Command-line utilities like lsof, ps, and netstat may be basic, but they are surprisingly powerful. Many of us still love them and use them regularly. For those that aren’t familiar: * ps: displays the currently-running processes * netstat: displays network connections, routing tables, and other network statistics * lsof: lists open file descriptors and the processes that opened them
Wouldn’t it be cool if these tools had Wireshark-like filtering capabilities and the ability to run on any given point in time, past or present – for example when an error happens or when a process exits? In this post I’d like to show you how to accomplish exactly that – using sysdig of course! I’m dividing up the post into two parts:
A bit of easy theory to explain how lsof works (and other tools like ps and netstat), and how sysdig compares to them.
A set of practical use cases that will teach you how to leverage filters and sysdig’s back in time functionality to troubleshoot issues or detect leaks like a pro.
If you are not interested in theory, feel free to skip the first part and jump to the section named “lsof + filters”.

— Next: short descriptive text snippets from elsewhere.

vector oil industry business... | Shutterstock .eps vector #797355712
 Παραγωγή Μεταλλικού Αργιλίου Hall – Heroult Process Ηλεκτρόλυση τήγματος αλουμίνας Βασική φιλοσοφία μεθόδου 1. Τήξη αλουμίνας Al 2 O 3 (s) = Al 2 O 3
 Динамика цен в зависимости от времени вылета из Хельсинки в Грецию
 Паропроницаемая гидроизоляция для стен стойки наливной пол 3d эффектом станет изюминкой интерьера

lsof and the /proc file system
lsof does something that in principle is quite simple: it lists the open file descriptors for a machine or for a process.
$ sudo lsof -p 41113 COMMAND PID USER FD TYPE DEVICE SIZE/OFF NODE NAME mysqld 41113 mysql cwd DIR 253,1 4096 931157 /opt/lampp/var/mysql mysqld 41113 mysql rtd DIR 253,1 4096 2 / mysqld 41113 mysql txt REG 253,1 10091608 945718 /opt/lampp/sbin/mysqld mysqld 41113 mysql mem REG 253,1 162616 695538 /usr/lib64/ld-2.16.so mysqld 41113 mysql mem REG 253,1 2071376 695539 /usr/lib64/libc-2.16.so mysqld 41113 mysql mem REG 253,1 22440 695549 /usr/lib64/libdl-2.16.so mysqld 41113 mysql mem REG 253,1 144552 681357 /usr/lib64/libpthread-2.16.so mysqld 41113 mysql mem REG 253,1 47624 695557 /usr/lib64/librt-2.16.so mysqld 41113 mysql mem REG 253,1 1139968 695540 /usr/lib64/libm-2.16.so mysqld 41113 mysql mem REG 253,1 434224 682502 /usr/lib64/libfreebl3.so mysqld 41113 mysql mem REG 253,1 43808 695611 /usr/lib64/libcrypt-2.16.so mysqld 41113 mysql mem REG 253,1 91352 704978 /usr/lib64/libgcc_s-4.7.2-20121109.so.1 mysqld 41113 mysql mem REG 253,1 62416 670511 /usr/lib64/libnss_files-2.16.so mysqld 41113 mysql mem REG 253,1 973680 946274 /opt/lampp/lib/libstdc++.so.6.0.8 mysqld 41113 mysql mem REG 253,1 1851440 946268 /opt/lampp/lib/libcrypto.so.1.0.0 mysqld 41113 mysql mem REG 253,1 90128 946242 /opt/lampp/lib/libz.so.1.2.8 mysqld 41113 mysql mem REG 253,1 416080 946237 /opt/lampp/lib/libssl.so.1.0.0 mysqld 41113 mysql 0r CHR 1,3 0t0 1028 /dev/null mysqld 41113 mysql 1w REG 253,1 40605 948996 /opt/lampp/var/mysql/localhost.localdomain.err mysqld 41113 mysql 2w REG 253,1 40605 948996 /opt/lampp/var/mysql/localhost.localdomain.err mysqld 41113 mysql 3uW REG 253,1 329252864 948997 /opt/lampp/var/mysql/ibdata1 mysqld 41113 mysql 4u REG 0,31 0 15836611 /tmp/ibBexiL2 (deleted) mysqld 41113 mysql 5u REG 0,31 0 15836612 /tmp/ib85pBUO (deleted) mysqld 41113 mysql 6u REG 0,31 0 15836613 /tmp/ibrfMY3A (deleted) mysqld 41113 mysql 7u REG 0,31 0 15836614 /tmp/ibh6XUfn (deleted) mysqld 41113 mysql 8uW REG 253,1 5242880 948998 /opt/lampp/var/mysql/ib_logfile0 mysqld 41113 mysql 9uW REG 253,1 5242880 948999 /opt/lampp/var/mysql/ib_logfile1 mysqld 41113 mysql 10u IPv4 15836616 0t0 TCP *:mysql (LISTEN) mysqld 41113 mysql 11u REG 0,31 0 15836615 /tmp/ibY8sHya (deleted) mysqld 41113 mysql 12u unix 0xffff88000cac8680 0t0 15836617 /opt/lampp/var/mysql/mysql.sock ...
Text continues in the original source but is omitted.